I’m currently running cuda fortran and my code’s worst case scenario needs to generate 6 integers as inputs for every cuda thread.
Currently I have 6 arrays of integers with 2048 integers per array, and before my call to the GPU I call a global subroutine in the GPU kernel to set 6 constant arrays of 2048 integers each equal to the input arrays. (I believe this loads them into high speed read only texture memory if I remember correctly.) I then call the GPU with a 2048 member array of doubles to get the results. Then I generate the next set of 2048 input values and repeat.
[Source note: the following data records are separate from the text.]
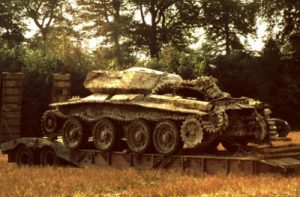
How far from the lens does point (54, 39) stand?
170 ft

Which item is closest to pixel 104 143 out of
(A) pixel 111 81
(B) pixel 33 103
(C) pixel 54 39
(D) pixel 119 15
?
(A) pixel 111 81

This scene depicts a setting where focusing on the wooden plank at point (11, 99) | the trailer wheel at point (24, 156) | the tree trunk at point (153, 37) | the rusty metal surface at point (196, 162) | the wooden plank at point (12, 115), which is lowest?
the trailer wheel at point (24, 156)

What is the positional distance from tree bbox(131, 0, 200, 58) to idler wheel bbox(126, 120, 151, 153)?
1486 inches

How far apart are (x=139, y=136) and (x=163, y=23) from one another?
41.3 m

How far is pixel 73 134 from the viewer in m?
20.1

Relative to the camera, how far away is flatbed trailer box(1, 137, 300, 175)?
15.4 metres

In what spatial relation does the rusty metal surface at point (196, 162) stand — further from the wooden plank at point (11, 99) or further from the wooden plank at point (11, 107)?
the wooden plank at point (11, 99)

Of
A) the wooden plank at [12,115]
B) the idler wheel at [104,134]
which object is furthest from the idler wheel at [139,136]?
the wooden plank at [12,115]

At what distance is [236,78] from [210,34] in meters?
18.3

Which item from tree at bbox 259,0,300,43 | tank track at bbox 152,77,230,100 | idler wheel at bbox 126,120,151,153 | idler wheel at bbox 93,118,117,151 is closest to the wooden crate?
idler wheel at bbox 93,118,117,151

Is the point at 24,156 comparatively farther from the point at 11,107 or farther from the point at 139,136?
the point at 139,136

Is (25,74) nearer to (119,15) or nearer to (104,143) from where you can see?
(104,143)

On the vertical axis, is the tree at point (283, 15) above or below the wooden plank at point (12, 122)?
above

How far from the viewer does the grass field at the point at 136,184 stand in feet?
41.5
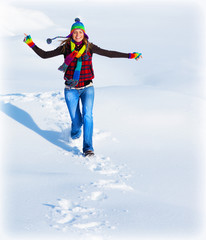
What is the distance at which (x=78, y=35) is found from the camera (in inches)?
173

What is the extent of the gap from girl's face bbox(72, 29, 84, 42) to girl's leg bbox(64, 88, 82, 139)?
608 millimetres

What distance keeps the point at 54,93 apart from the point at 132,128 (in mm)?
1760

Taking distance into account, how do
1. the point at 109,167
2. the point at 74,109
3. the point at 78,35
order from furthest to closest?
the point at 74,109 < the point at 78,35 < the point at 109,167

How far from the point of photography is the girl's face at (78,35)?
4.39 m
The GPU only takes about 2 to 8 seconds to complete the 2048 threads, and as a result is constantly doing I/O and wasting a lot of time. I’d like to pass say 10,000+ threads at a time to get better performance as these calculations run for weeks overall, but it appears that 6 arrays of integers with 2048 integers each uses up all of the 48k or so of read only memory and I get insufficient memory errors if I increase the number of values in the 6 input arrays much past this.
So is there a way to use the 3+ gigs of main videocard memory to load up more values or stream in groups of new values when the old values finish to save myself the 200ms or so of IO time I’m wasting every few seconds and let the GPU churn away longer?
I have access to both a fermi C2050 GPU and a GTX680 GK104 if it matters.
I’m assuming come July when I get my hands on a GK110 which can have kernels that call kernels I’ll be able to fix this by simply making the main GPU calling loop into another kernel. But I’m wondering if I can do anything for older GPUs.